The three sisters had been giving my friend free lessons. I’d brought Shirl to call, aunts figured her folks had but little money, they saw how Shirl stood (none too subtle) plunking dreamy at one Steinway’s keyboard. Aunts kept their donation a secret. All as a favor to me. At Shirl’s name, I blubbered, feeling so ashamed to spoil their concert. I wanted to move right in with these exceptional women, ones unlucky enough to’ve been cheated at love early, but smart enough to have never given up on it.

“What precisely did young Shirley
do
to you?” I shook my head no, eyes streaming like broken blisters. I tried to keep things hushed so’s other children wouldn’t hear and gossip at school come Monday.

“Well,” Ruler sounded logical, “what did you do to
her?”
Again I couldn’t tell. The love subject, a difficult farm language that I could not speak.

Ruler, full of pity, straightened now. She laid one hand across my scalp, she took a stance. On me, she used a line she’d once paid me twenty-five cents to memorize by phonics (I still have it by heart). Ruler ofttimes quoted it about Maestro Wagner, at whose altar she admitted worshipping right regular. “
‘Er wurde entweder verfolget oder angebetet—zwischen diesen zwei Extremem pendelte sin Leben. ‘”

And again the Sea, who hated Ruler’s overuse of distant tongue on native soil, chimed in: “‘He was either persecuted or adored. Between those two extremes his life dangled to and fro.’”

“The women of this family!” Lake added, placid, cheated. “The destinies of the women of this family.”

I’d never heard Tragedy expanded to apply to sixty-eight pounds of me. This omen spooked me some. So I kissed my good aunts’ hands. I dragged my rope down off their cultured porch.

They later told me that—in my mood—it was the rope that worried them the most.

8

YESTERDAY
we sat in the lounge watching
My Children, Right or Wrong
. It comes on at one and is the show I’ve mentioned where everybody’s good-looking but it don’t ever seem to help them a bit. Honey, whatever can go wrong in their lives, does—but every single day. Tiring.
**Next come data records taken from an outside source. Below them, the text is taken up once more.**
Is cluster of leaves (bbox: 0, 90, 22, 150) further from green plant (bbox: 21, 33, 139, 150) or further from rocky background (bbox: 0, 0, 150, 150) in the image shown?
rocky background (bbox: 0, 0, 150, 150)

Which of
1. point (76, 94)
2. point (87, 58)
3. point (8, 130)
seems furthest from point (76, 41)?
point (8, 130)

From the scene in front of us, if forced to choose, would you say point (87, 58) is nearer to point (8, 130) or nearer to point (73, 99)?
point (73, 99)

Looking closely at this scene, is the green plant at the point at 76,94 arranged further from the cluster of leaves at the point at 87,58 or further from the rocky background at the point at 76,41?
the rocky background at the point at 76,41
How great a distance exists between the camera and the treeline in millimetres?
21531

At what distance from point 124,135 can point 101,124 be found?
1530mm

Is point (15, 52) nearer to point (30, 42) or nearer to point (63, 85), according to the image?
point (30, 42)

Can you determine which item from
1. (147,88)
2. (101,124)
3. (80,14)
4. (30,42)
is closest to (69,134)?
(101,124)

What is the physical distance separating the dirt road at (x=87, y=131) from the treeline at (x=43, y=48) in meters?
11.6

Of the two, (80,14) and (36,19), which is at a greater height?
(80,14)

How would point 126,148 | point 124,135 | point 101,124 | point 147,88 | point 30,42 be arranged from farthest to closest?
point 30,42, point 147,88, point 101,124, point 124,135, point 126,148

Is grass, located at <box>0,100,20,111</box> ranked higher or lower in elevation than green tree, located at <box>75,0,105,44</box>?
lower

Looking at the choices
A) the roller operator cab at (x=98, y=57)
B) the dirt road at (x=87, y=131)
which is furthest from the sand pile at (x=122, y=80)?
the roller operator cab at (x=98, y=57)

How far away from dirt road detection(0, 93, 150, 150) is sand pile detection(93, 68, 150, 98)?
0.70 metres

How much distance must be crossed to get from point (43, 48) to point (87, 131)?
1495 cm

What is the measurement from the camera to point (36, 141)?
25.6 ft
I keep up with it but not like some of them in here. I do have other subjects. I hate being what you call dependent on anything. Good as I love to eat—if I could, I’d quit food for three days at a stretch just prove it ain’t
that
big a deal.—Maybe my not wanting to lean on anything come partly from finding that everything I onct tilted towards is missing now.
My Children
—child, some days just the name of the show sets my four teeth on edge. I out-aged all of mine. But I told you that. You have kids partly so they’ll be company for when you’re as brown-green with time as I’ve got now. They’re supposed to keep a eye on you, put banisters on your back porch to prevent the Broken Hip. They’re to bring over pear preserves and your straight-? grandkids, right? They’re to keep you out of a State Charity Home like this.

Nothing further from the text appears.